# Classification

## 0. Setting

In [29]:
import numpy as np
import pandas as pd
import matplotlib.pyplot as plt
from sklearn.preprocessing import StandardScaler
from sklearn.svm import SVC
from sklearn import metrics
from sklearn.linear_model import LogisticRegression

### 0.1 Untitled

In [30]:
def train_test_split_df(dataframe, test_size = 0.2, random_state = None):
  if random_state:
    np.random.seed(random_state)

  # Shuffle the indices of the dataframe
  indices = np.random.permutation(len(dataframe))

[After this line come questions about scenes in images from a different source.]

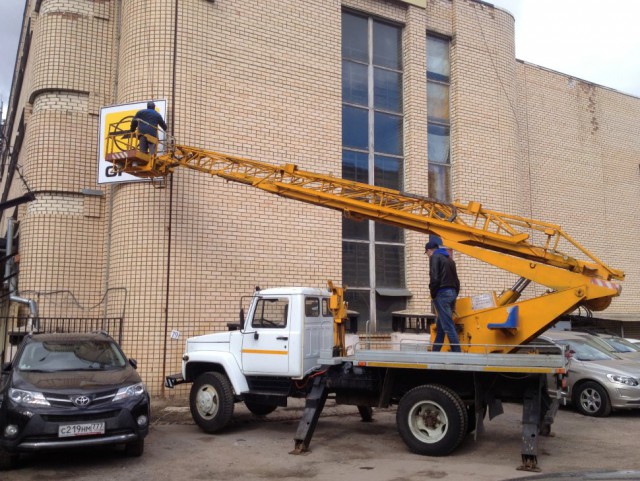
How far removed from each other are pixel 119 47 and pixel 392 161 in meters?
6.68

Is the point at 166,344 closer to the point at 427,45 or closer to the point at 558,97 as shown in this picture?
the point at 427,45

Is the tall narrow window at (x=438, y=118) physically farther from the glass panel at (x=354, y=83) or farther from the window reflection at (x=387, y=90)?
the glass panel at (x=354, y=83)

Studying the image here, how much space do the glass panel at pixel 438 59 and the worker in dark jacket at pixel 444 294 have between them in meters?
8.50

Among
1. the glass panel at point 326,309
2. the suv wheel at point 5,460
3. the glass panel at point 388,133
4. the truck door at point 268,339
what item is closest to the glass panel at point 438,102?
the glass panel at point 388,133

  # Calculate the number if samples in the test set
  test_samples = int(len(dataframe) * test_size)

  # split indices into train and test indices
  test_indices = indices[:test_samples]
  train_indices = indices[test_samples:]

  # Split dataframe into train and test sets using the indices
  train_set = dataframe.iloc[train_indices]
  test_set = dataframe.iloc[test_indices]

  return train_set, test_set

def train_test_split_np(X, y, test_size = 0.2, random_state = None):
  if random_state:
    np.random.seed(random_state)

  # Shuffle the indices of the dataframe
  indices = np.random.permutation(len(X))

  # Calculate the number if samples in the test set
  test_samples = int(len(X) * test_size)

  # split indices into train and test indices
  test_indices = indices[:test_samples]
  train_indices = indices[test_samples:]

  # Split dataframe into train and test sets using the indices
  train_X, train_y = X[train_indices], y[train_indices]
  test_X, test_y = X[test_indices], y[test_indices]

  return train_X, train_y, test_X, test_y

def mean_squared_error(y_true, y_pred):
  # Calculate squared errors
  squared_errors = [(y_true[i] - y_pred[i]) ** 2 for i in range(len(y_true))]

  # Calculate mean squared error
  mse = sum(squared_errors) / len(y_true)

  return mse

def r_squared(y_true, y_pred):
  # Calculate the mean of the true values
  # 실제 값의 평균을 계산합니다.
  mean_y_true = sum(y_true) / len(y_true)

  # Calculate the total sum of squares (TSS)
  # 총 제곱합 (TSS)을 계산합니다.
  tss = sum([(y - mean_y_true) ** 2 for y in y_true])

  # Calculate the residual sum of squares (RSS)
  # 잔차 제곱합 (RSS)을 계산합니다.
  rss = sum([(y_true[i] - y_pred[i]) ** 2 for i in range(len(y_true))])

  # Calculate R-squared
  # R-제곱을 계산합니다.
  r2 = 1 - (rss / tss)

  return r2

def accuracy(y_true, y_pred):
  return (y_true == y_pred).sum() / len(y_true)

## 1. Data1. diabetes.csv
### 1.0 GetData

In [31]:
diabetes = pd.read_csv("/Users/sunukkim/Desktop/Workspace/ml_dl_2024_spring/lab/data/diabetes.csv")

diabetes.head()

Unnamed: 0,Pregnancies,Glucose,BloodPressure,SkinThickness,Insulin,BMI,DiabetesPedigreeFunction,Age,Outcome
0,6,148,72,35,0,33.6,0.627,50,1
1,1,85,66,29,0,26.6,0.351,31,0
2,8,183,64,0,0,23.3,0.672,32,1
3,1,89,66,23,94,28.1,0.167,21,0
4,0,137,40,35,168,43.1,2.288,33,1


In [32]:
train_data, test_data = train_test_split_df(diabetes)

X_train, y_train = np.array(train_data.drop("Outcome", axis = 1)), np.array(train_data.Outcome)
X_test, y_test = np.array(test_data.drop("Outcome", axis = 1)), np.array(test_data.Outcome)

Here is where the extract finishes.